- **Problem to solve**
Reproduce the data below with "gravel ground" replaced by "gravel path" wherever it occurs, and leave everything else as it is.
++++++++
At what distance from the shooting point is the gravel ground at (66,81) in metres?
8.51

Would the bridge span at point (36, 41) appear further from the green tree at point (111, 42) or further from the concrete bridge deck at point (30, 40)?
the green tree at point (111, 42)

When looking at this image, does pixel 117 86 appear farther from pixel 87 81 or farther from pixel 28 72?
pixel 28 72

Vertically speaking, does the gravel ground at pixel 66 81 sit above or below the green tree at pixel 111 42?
++++++++
- **Response to the exercise**
At what distance from the shooting point is the gravel path at (66,81) in metres?
8.51

Would the bridge span at point (36, 41) appear further from the green tree at point (111, 42) or further from the concrete bridge deck at point (30, 40)?
the green tree at point (111, 42)

When looking at this image, does pixel 117 86 appear farther from pixel 87 81 or farther from pixel 28 72?
pixel 28 72

Vertically speaking, does the gravel path at pixel 66 81 sit above or below the green tree at pixel 111 42?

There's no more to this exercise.